Parmi les utilisations courantes et problématiques: la constitution de banques de données, leur croisement, leur fusion et l'utilisation secondaire de celles-ci. Et cela ne touche pas que les recherches médicales. En sciences humaines, on fait également bon usage des banques de données.

Outre M. Horner, les organisateurs de la conférence avaient invité deux personnalités chargées par des autorités gouvernementales d'élaborer des lignes directrices pour guider les chercheurs dans le dédale des bons et des mauvais usages: William Lowrance, conseiller en politique de santé, et le Dr Jean Joly, directeur du Département de microbiologie et immunologie à l'Université de Montréal.

Le Dr Joly travaille depuis trois ans à un code d'éthique sur la recherche sur l'être humain qui sera rendu public en janvier prochain, et M. Lowrance a fait de même pour le Département de la santé des États-Unis. Son rapport a été présenté en mai dernier.

 

Guider sans entraver la recherche

Selon le Dr Joly, qui prenait résolument le parti des chercheurs, "il serait extrêmement difficile de mener d'importants projets de recherche sans avoir accès à des renseignements privés conservés dans des dossiers personnels ou révélés grâce à des méthodes d'utilisation secondaire ou de fusion de données."

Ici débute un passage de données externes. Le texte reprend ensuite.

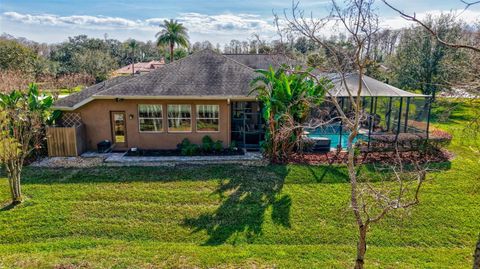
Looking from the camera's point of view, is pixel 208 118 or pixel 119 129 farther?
pixel 119 129

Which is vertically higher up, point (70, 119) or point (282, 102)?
point (282, 102)

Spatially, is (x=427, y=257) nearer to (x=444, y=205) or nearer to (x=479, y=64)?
(x=444, y=205)

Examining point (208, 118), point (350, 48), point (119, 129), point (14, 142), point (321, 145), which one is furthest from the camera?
point (119, 129)

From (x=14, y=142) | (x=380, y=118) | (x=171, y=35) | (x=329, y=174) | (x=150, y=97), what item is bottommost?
(x=329, y=174)

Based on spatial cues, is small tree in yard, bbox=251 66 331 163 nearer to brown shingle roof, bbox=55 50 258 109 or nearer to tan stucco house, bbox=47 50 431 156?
tan stucco house, bbox=47 50 431 156

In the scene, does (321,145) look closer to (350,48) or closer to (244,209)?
(244,209)

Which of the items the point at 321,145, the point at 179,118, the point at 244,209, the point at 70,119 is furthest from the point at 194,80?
the point at 244,209

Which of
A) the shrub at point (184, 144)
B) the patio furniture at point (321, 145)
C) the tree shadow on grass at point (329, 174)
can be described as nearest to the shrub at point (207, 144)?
the shrub at point (184, 144)
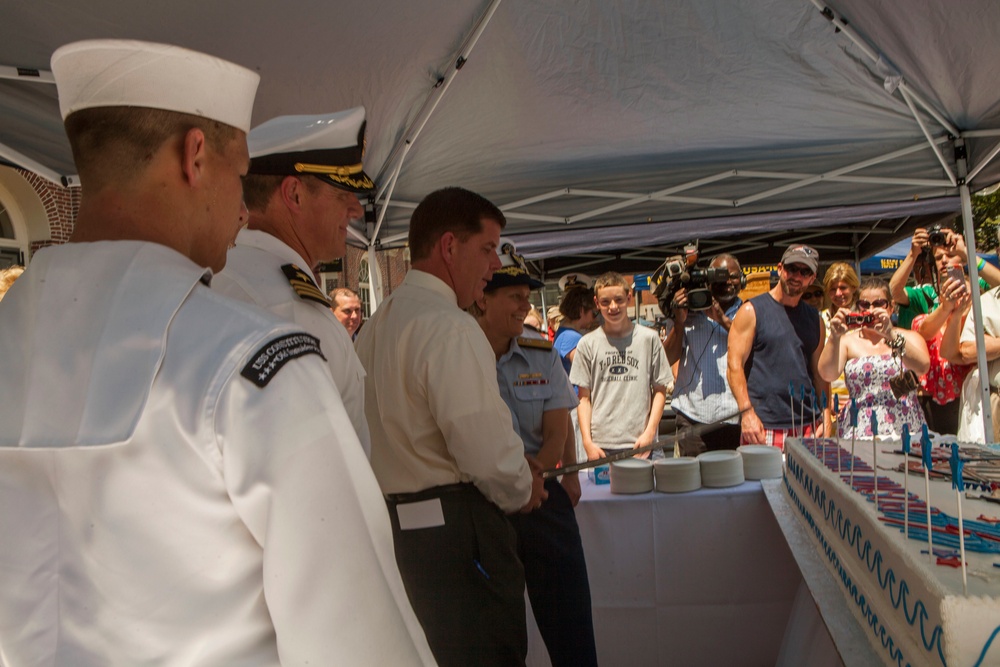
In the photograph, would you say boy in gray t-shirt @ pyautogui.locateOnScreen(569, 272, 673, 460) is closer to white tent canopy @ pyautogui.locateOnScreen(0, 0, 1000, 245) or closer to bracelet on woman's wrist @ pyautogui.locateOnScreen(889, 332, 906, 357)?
white tent canopy @ pyautogui.locateOnScreen(0, 0, 1000, 245)

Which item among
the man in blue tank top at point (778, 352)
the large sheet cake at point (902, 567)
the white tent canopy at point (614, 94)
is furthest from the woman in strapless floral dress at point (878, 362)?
the large sheet cake at point (902, 567)

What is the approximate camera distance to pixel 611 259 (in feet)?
27.0

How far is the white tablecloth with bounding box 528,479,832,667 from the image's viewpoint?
2.95 m

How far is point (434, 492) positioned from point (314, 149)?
90cm

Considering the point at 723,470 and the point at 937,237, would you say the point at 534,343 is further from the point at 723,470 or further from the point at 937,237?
the point at 937,237

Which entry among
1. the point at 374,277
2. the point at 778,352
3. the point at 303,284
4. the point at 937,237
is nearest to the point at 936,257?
the point at 937,237

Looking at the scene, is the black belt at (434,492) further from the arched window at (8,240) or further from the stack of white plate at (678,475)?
the arched window at (8,240)

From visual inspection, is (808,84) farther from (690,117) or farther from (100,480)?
(100,480)

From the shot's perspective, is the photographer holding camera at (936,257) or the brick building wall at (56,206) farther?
the brick building wall at (56,206)

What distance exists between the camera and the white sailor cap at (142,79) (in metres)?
0.78

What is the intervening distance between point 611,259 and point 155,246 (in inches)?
303

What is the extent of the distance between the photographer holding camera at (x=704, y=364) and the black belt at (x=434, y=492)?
242 cm

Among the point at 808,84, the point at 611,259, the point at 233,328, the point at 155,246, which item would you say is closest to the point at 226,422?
the point at 233,328

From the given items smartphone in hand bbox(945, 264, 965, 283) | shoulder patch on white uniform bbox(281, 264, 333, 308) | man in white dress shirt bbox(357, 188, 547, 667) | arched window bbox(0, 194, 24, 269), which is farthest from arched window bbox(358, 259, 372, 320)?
shoulder patch on white uniform bbox(281, 264, 333, 308)
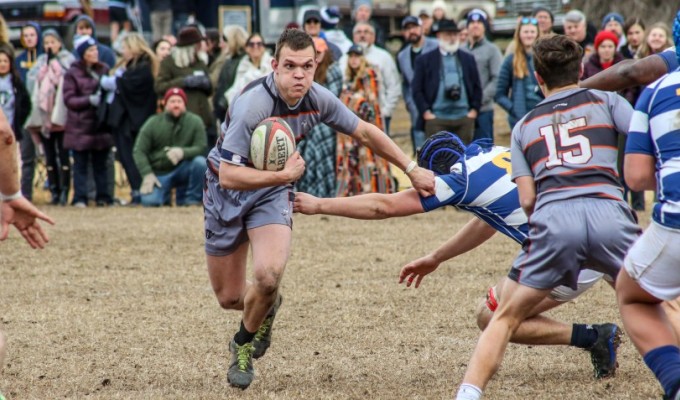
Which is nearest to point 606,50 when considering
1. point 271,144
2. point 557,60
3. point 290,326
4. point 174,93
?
point 174,93

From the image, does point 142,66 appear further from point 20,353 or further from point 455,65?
point 20,353

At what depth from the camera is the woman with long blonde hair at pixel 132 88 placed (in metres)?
14.4

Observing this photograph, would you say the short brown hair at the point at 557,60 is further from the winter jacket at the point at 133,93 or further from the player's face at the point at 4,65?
the player's face at the point at 4,65

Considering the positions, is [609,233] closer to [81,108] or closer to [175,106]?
[175,106]

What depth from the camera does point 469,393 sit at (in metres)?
4.58

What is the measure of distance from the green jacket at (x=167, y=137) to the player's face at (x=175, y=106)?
2.6 inches

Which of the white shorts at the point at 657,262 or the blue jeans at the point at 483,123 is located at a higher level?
the white shorts at the point at 657,262


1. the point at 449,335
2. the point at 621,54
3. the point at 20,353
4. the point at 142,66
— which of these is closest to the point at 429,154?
the point at 449,335

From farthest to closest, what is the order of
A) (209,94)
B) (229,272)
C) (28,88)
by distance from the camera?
(28,88)
(209,94)
(229,272)

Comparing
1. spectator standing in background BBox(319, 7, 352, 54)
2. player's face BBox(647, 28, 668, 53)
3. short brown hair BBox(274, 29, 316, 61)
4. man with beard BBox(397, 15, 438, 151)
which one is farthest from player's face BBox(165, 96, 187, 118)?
short brown hair BBox(274, 29, 316, 61)

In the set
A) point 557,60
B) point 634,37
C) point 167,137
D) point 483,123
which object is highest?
point 557,60

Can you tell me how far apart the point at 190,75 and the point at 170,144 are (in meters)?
0.95

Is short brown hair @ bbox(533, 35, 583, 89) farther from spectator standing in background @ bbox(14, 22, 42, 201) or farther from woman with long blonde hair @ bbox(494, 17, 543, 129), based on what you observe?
spectator standing in background @ bbox(14, 22, 42, 201)

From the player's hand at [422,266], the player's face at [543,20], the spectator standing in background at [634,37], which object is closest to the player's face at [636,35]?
the spectator standing in background at [634,37]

Ces recherches se justifient par l'amélioration de la qualité de la vie, signale-t-il, car elles ont permis le développement constant des connaissances en épidémiologie, génétique, histoire et politique. "Il est de toute évidence dans l'intérêt du public d'autoriser les chercheurs à avoir accès à des renseignements confidentiels lorsque leurs projets visent à approfondir les connaissances et à atteindre plusieurs objectifs sociaux, tels que la création de programmes de santé publique ou le maintien de méthodes démocratiques."

Se situant à mi-chemin entre les deux points de vue, celui du chercheur réfractaire aux entraves et celui du citoyen alarmiste, William Lowrance a expliqué que la difficulté des organismes publics qui doivent élaborer des politiques de santé se situe précisément à cet endroit. "Il y a deux défis: protéger la vie privée et préserver la recherche que l'on considère comme justifiée."

Dans le rapport sur la question qu'il a déposé au ministère américain de la Santé, il signale que deux catégories de données circulent actuellement. Il y a les données de base sur la santé (statistiques sur les naissances, la mort, l'adoption, les maladies, les prescriptions, etc.) et les données spéciales comme celles relatives à la santé mentale, aux comportements déviants (agressions, pédophilie), à la consommation d'alcool ou de drogue, aux MTS, au sida, etc.

Mais même si la distinction faite entre ces deux catégories est importante, une protection universelle des renseignements est souhaitable, estime l'auteur. Oui, on peut permettre l'utilisation de ces données pour certaines recherches, mais non sans exiger des garanties formelles sur l'usage qu'on en fera. Dans tous les cas, il faut "cultiver une atmosphère de respect pour la vie privée des gens qu'on étudie".